New Moon - Stephenie Meyer (2).epub. Gold miner joe apk free download. MIDNIGHT SUN rough draft - Stephenie Meyer.mobi. Midnight Sun by Stephenie Meyer.pdf. Twilight author Stephenie Meyer revealed that she started working on Midnight Sun again until the Fifty Shades spin-off Grey was announced. Speaking on a panel to promote the 10th Anniversary.
For me it was an issue of a rushed draft put out too early. And because she sold it - she should defend it. Right or wrong. The problem is she keeps defending in using contradictory statements - hence my suggestion she drop out of the limelight and regroup. Or at least get some PR advice. It is fiction.
But it's also a commercial property. I was at a great literary festival a few months back. One of the authors reminded the audience that - once released - your characters don't belong to you any more. That's part of the joy and the pitfall of publishing. Had BD been a stand-alone (like the HOST) it wouldn't have garnered so much commentary. Because it came on the heels of three existing installments - it left her 'exposed.'
Still - Despite her problems, I think the fact that someone else released her work in this manner is reprehensible and mean-spirited. Perhaps I'm not in a good mood, Harriet, but this statement seems a bit outrageous.
Obviously, SM liked the book or she wouldn't have written it. Obviously, her editors liked the book well enough (or the possiblity of making $ off of it) enough to publish it. Did I love it? Nope, I didn't. But to act like an author has to 'DEFEND' her book because you didn't like it is a little absurd to me.
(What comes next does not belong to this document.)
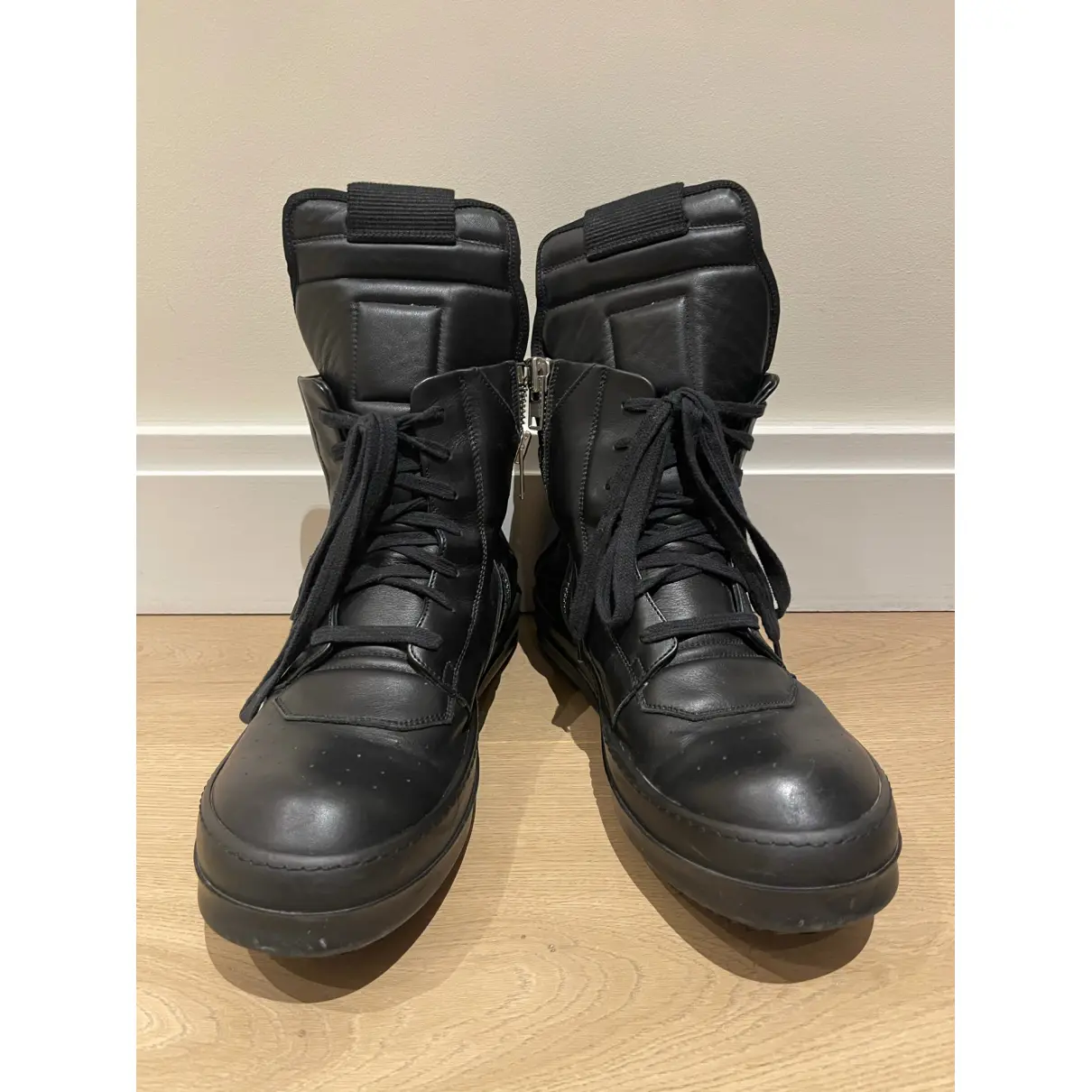 Buy Rick Owens Leather boots online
If she liked it what is there to defend? Does every author now have to face a firing squad of relentless questions?
Why and to what end? It's not going to make anyone like the book more, watching her squirm, is it? It is a consumer's job to flip through a book and see if it's something they might like. Or wait until they read some reviews to make a decision to spend their hard-earned cash on it. They are paying for the author's vision of the book -- it's unreasonable to expect an author to read a specific consumer's mind and write to please them. That there were many problems with the book is beside the point.
Stepping off my snark box now.:D. We're big girls. In this case the publishers promoted and marketed something different than what was eventually sold.
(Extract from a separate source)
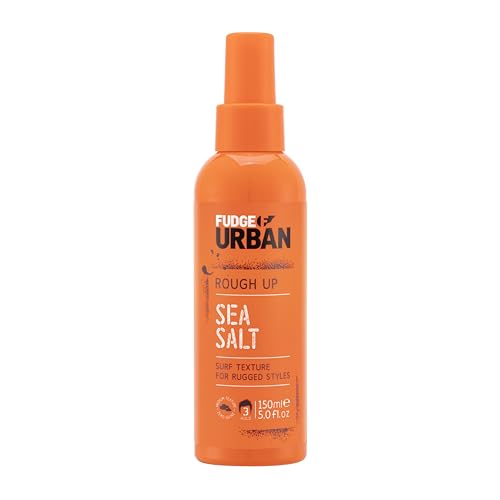 Fudge Urban Sea Salt Spray, Texturizing and Volumizing with Flexible Hold, Unisex, Sea Salt Spray for Hair Men, 150 ml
It's like expecting Cinderalla's ball gown and getting repurposed jeans in your bag. The fan base is huge and she hit #1 before the book was on the shelf. So there was no time to review the work in advance. Girls (and in our town, grown women) stood in line at midnight to get their pre-paid copies. In order to get into the early 'pool' for the book signing for Host you had to preorder BD When the reviews came out negative SM could have just sloughed it off (like most authors).
You don't see other authors going out on a post-review media blitz to counter the negative comments the way she is. And as the negative responses increased, so did the media's need to do more interviews (MTV, 10-part interview on EW, a bizarre interview with the Wall Street Journal, etc.) (Although somewhere else on these boards someone posted a funny YouTube video from an author who got negative reviews - done by the author). As I read some of the other boards - the comment that seemed to touch off the BD firestorm was 'The Rob Effect.' Even many fans saw it as condescending.
She said if people read her work again they would love it. Then Publishers Weekly printed an editorial claiming that the problem was teen-aged girls, unrealistic expectations and 'caveat emptor' and got skewered by grown women and subscribers. If you watch any reality show - you know people have to defend their work. They know the minute they appear in front of the camera that is the 'game.' She's done three books, so this isn't news to her. Do I think most authors do - or should defend their work?